Back to taking charge of your own SL. Doesn't mean the Fs who yearn to be dominated won't eventually; once things get going, male aggression/testosterone kicks in with the right encouragement (ie, Oh, God." Flipping on all fours. "Do me from behind, NOW!" Grabbing the stiff member and steering JIC.) If he's worked up sufficiently he will want to pound that sweet stuff and growl, IMO.

Just requires the F losing the telepathic "I-want-sex-now-why-isn't he-noticing-me-wiggle-my butt-against-him-in-bed-and-pounce? I hate initiating/I shouldn't have to boo-hoo resentment, which, the M will pick up on subconsciously and unconscioiusly sabotage his own self-esteem and libido.

As to the first part, no, he won't understand what the butt wiggle means. "Hm, she must be dipping off into REM with that cute twitching."

As to the second: the undoubted gasp/audible huff and subsequent motionlessness after he doesn't respond to her telepathy will imperfectly be picked up by our obtuse dum-dum-man-brain, which acts like a notoriously slow-on-the draw- elderly narcoleptic night security guard:

"Zzzz. mmmmpf. Huh. What? Anybody there? Yawn. Lipsmack-lipsmack. Wait. Did I just miss something? Shrug. Guess not. Mmmpff. Snort Yawn...zzzzzz."

Worse, for the dysmorphic male, , somewhere deep inside his brain, a cell memory is triggered: "Uh-oh. I screwd up. Mommy says I'm a bad boy. Mommy is mad at me." And the self-esteem and libido (along with the penile glans) makes a hasty retreat like a turtle into its shell.

Of course, this is based on my own conjecture and absolutely no scientific fact. Then again, facts never slowed me down before, so why start now?

3) I am busy setting up a lemonade stand so I can buy a Barbie DreamCar so I don't have to borrow Red and White Corvettes or GI Joe jeeps from any stupidhead selfish boys anymore.

Well its about time. To be honest, I felt often irked by your posts on the few occasions I looked at this forum.

I had to fight to keep the king/father in me from stomping into your threads, snatching that dopamine-infused all-day lollipop from glassy drug-addled-eyed Rainbow Brite's sticky hand, pointing with a stern look:

"Go to your room. You're not getting this back until you've finished your math homework, young lady. NOW. There WILL be consequences."

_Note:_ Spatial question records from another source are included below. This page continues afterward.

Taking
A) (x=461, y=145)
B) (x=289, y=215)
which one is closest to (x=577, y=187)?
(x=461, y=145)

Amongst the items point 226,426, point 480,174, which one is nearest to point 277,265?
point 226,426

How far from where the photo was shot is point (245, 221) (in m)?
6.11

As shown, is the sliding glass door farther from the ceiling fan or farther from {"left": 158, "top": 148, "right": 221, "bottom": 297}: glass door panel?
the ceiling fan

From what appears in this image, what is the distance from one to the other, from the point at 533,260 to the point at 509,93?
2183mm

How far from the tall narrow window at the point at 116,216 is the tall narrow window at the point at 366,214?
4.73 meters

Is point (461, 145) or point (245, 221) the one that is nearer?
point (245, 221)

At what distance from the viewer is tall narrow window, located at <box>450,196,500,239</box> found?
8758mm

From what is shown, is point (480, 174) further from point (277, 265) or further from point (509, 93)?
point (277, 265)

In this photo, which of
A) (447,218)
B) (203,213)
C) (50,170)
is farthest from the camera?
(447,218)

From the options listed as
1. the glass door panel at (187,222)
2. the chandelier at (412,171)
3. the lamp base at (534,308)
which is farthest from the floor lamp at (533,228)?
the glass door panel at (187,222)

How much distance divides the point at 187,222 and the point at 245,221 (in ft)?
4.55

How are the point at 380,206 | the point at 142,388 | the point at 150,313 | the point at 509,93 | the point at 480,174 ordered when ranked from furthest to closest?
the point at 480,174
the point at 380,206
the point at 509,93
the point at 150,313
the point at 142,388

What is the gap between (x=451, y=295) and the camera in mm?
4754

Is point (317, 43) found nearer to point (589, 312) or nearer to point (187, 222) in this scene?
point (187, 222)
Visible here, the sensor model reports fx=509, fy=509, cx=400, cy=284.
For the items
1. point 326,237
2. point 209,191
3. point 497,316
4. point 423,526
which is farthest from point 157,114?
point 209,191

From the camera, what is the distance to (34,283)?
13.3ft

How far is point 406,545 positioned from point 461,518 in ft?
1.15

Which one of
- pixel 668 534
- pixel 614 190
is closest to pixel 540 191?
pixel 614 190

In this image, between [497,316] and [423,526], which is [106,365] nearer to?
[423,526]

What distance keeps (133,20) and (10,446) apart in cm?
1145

4) All I said to BF was "It's your own fault if you try to play house with mean girls who don't even like babies and always say 'You be the Daddy'" Plus, everybody knows that if a big boy says "Let's play house. I'll be the baby." everybody is going to laugh at him -duh.

Good points, all. However, I think, like mine, his x had a certain lack of maturity that stems from refusing to break out of a princess mentality. Thing that sucks is, thanks to BF's overall leadership IMO, x now realizes the importance of "all-in" commitment in an R and is probably a great W to her new H. Can't kick himself for that one. Beyond his control. He is sooo much wiser now.

Hence my forced-upon hairshirt comments. Said to BB: Im not interested in hashing out my own stuff in his first thread post. Went unheeded. But, as I've found, is almost near Fing impossible to give input/advice to others without digging up your own ghastly putrified R corpse -- as I can well relate:

Bwwwahh! (throwing nose into elbow crook, turning head away from the stench)

I think you clearly pointed your lance in the direction of "ego-investment".

Yes, my lance has a mind of its own and gets me into trouble from time to time whenever I start pointing it around in different directions. \:\)

-Stigmata-


The difference between a warrior and an ordinary man is the warrior views everything as a challenge;
the ordinary man views everything as either a blessing or a curse.